### STATED GOAL 1
Reproduce the listing lines verbatim, from the line with "How distant is" through the end of the listing.

### SELECTED EXCERPT
^^^^

ALBERTO FERNANDEZ: There are problems with the administration's policy going back during the years when the Islamic State grew from 2011 to 2014. I mean, there was a sense in Washington - I was in the U.S. government - there was a sense that basically we had this taken care of. And it got away from us. I actually think that the president's speech is indicative that they are slowly, clumsily, beginning to do the right things. And all the elements of a successful strategy are there, you know, like raisins in a pudding in that speech.

GREENE: Raisins in a pudding. What exactly did you mean by that?

FERNANDEZ: I mean, there are good things in the speech. The question of course is a lot of what the president said was about process not necessarily about results. So there was a lot of language about more training, more info sharing. I'm surprised we haven't been sharing information with our allies. More hope of a Syrian solution. But the remarks were not very detailed, in terms of actual results.

^^^^

### ENTRIES PROVIDED
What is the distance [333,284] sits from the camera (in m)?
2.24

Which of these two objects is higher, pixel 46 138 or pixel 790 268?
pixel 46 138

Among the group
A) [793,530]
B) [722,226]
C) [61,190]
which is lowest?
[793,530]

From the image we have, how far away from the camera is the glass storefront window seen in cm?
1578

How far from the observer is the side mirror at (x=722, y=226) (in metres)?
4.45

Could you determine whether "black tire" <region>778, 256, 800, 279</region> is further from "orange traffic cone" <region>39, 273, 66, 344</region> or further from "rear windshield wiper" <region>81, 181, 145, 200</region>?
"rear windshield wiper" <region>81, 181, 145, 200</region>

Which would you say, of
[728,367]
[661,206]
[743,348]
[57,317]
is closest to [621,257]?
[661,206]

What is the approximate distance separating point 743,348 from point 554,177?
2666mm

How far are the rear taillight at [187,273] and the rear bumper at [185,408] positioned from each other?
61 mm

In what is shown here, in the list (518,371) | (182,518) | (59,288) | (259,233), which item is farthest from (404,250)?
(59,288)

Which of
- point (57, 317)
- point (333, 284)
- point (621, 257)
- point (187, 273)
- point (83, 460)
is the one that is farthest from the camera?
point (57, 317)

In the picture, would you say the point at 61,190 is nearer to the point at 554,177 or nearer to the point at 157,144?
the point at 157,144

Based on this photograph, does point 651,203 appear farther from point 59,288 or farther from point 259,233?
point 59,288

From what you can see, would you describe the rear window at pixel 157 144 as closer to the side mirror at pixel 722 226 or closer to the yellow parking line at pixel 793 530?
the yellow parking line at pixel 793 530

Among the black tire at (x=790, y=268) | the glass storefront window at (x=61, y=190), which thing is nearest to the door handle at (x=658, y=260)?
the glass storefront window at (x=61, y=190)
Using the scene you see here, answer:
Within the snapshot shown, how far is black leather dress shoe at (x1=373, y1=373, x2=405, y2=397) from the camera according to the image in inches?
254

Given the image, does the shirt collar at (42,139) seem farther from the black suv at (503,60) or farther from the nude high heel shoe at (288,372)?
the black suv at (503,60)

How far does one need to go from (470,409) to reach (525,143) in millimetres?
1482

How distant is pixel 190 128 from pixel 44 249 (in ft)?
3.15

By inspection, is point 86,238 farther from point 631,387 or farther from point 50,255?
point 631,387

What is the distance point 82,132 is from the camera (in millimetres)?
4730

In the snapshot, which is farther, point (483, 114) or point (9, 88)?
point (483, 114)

^^^^

### STATED GOAL 2
Write the next part of the interview on the administration's Islamic State policy, starting after its final sentence.

### WRITTEN ANSWER 1
How distant is pixel 190 128 from pixel 44 249 (in ft)?
3.15

By inspection, is point 86,238 farther from point 631,387 or farther from point 50,255?
point 631,387

What is the distance point 82,132 is from the camera (in millimetres)?
4730

In the snapshot, which is farther, point (483, 114) or point (9, 88)?
point (483, 114)

### WRITTEN ANSWER 2
GREENE: What is an example of something you saw in the speech that gave you confidence that you are seeing a policy improve?

FERNANDEZ: Well, there are a couple of things which I thought were good. One, I think the president made a good kind of summary about the challenge of this extremist ideology. He was a lot more clear about that and he has been. Also his comments about reviewing the visa process. And looking at stronger screening of those people who don't have visas and can come to the United States. Those are good things to say. Again the challenge is to turn those into results.

GREENE: Alberto Fernandez, you when you were in the government were focusing in large part on combating terror groups in the digital space. Is there anything the administration you feel should have been doing more urgently? Could now be doing more urgently, when it comes to going after the ISIS brand online?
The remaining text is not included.